═══ DATA EXCERPTS
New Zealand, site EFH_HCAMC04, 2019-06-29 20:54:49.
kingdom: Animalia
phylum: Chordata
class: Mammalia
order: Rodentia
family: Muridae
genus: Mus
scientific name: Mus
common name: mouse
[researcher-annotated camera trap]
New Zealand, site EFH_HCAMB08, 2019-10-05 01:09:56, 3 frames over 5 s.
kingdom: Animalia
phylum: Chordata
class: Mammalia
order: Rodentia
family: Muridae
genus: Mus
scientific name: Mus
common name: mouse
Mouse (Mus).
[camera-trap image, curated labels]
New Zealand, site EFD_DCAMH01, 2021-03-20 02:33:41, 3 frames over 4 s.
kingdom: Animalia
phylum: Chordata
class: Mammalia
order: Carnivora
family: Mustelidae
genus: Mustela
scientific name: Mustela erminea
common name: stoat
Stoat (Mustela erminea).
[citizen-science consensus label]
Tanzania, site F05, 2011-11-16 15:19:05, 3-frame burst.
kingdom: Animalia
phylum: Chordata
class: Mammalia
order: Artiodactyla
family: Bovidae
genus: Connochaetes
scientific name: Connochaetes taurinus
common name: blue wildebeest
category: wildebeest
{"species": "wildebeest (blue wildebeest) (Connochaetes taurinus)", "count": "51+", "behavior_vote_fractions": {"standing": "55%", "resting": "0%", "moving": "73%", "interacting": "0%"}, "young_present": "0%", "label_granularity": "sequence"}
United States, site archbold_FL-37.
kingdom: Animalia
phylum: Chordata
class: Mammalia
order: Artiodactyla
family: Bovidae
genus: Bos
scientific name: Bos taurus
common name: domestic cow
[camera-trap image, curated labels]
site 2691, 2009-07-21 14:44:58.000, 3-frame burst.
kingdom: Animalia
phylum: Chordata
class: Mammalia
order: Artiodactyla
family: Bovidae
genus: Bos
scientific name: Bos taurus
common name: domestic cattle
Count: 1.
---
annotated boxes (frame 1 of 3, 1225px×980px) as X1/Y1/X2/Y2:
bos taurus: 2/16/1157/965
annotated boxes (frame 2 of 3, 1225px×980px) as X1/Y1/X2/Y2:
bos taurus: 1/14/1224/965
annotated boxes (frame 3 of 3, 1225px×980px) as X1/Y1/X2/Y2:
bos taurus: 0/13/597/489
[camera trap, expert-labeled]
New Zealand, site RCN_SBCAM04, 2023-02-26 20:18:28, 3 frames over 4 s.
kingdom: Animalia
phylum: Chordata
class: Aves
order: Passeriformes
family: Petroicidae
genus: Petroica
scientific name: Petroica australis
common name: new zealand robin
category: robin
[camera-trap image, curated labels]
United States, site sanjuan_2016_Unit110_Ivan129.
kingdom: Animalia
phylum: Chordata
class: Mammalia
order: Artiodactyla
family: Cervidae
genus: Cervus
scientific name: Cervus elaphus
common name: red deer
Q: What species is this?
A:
══════
Output the records above in their entirety, exactly.

New Zealand, site EFH_HCAMC04, 2019-06-29 20:54:49.
kingdom: Animalia
phylum: Chordata
class: Mammalia
order: Rodentia
family: Muridae
genus: Mus
scientific name: Mus
common name: mouse
[researcher-annotated camera trap]
New Zealand, site EFH_HCAMB08, 2019-10-05 01:09:56, 3 frames over 5 s.
kingdom: Animalia
phylum: Chordata
class: Mammalia
order: Rodentia
family: Muridae
genus: Mus
scientific name: Mus
common name: mouse
Mouse (Mus).
[camera-trap image, curated labels]
New Zealand, site EFD_DCAMH01, 2021-03-20 02:33:41, 3 frames over 4 s.
kingdom: Animalia
phylum: Chordata
class: Mammalia
order: Carnivora
family: Mustelidae
genus: Mustela
scientific name: Mustela erminea
common name: stoat
Stoat (Mustela erminea).
[citizen-science consensus label]
Tanzania, site F05, 2011-11-16 15:19:05, 3-frame burst.
kingdom: Animalia
phylum: Chordata
class: Mammalia
order: Artiodactyla
family: Bovidae
genus: Connochaetes
scientific name: Connochaetes taurinus
common name: blue wildebeest
category: wildebeest
{"species": "wildebeest (blue wildebeest) (Connochaetes taurinus)", "count": "51+", "behavior_vote_fractions": {"standing": "55%", "resting": "0%", "moving": "73%", "interacting": "0%"}, "young_present": "0%", "label_granularity": "sequence"}
United States, site archbold_FL-37.
kingdom: Animalia
phylum: Chordata
class: Mammalia
order: Artiodactyla
family: Bovidae
genus: Bos
scientific name: Bos taurus
common name: domestic cow
[camera-trap image, curated labels]
site 2691, 2009-07-21 14:44:58.000, 3-frame burst.
kingdom: Animalia
phylum: Chordata
class: Mammalia
order: Artiodactyla
family: Bovidae
genus: Bos
scientific name: Bos taurus
common name: domestic cattle
Count: 1.
---
annotated boxes (frame 1 of 3, 1225px×980px) as X1/Y1/X2/Y2:
bos taurus: 2/16/1157/965
annotated boxes (frame 2 of 3, 1225px×980px) as X1/Y1/X2/Y2:
bos taurus: 1/14/1224/965
annotated boxes (frame 3 of 3, 1225px×980px) as X1/Y1/X2/Y2:
bos taurus: 0/13/597/489
[camera trap, expert-labeled]
New Zealand, site RCN_SBCAM04, 2023-02-26 20:18:28, 3 frames over 4 s.
kingdom: Animalia
phylum: Chordata
class: Aves
order: Passeriformes
family: Petroicidae
genus: Petroica
scientific name: Petroica australis
common name: new zealand robin
category: robin
[camera-trap image, curated labels]
United States, site sanjuan_2016_Unit110_Ivan129.
kingdom: Animalia
phylum: Chordata
class: Mammalia
order: Artiodactyla
family: Cervidae
genus: Cervus
scientific name: Cervus elaphus
common name: red deer
Q: What species is this?
A:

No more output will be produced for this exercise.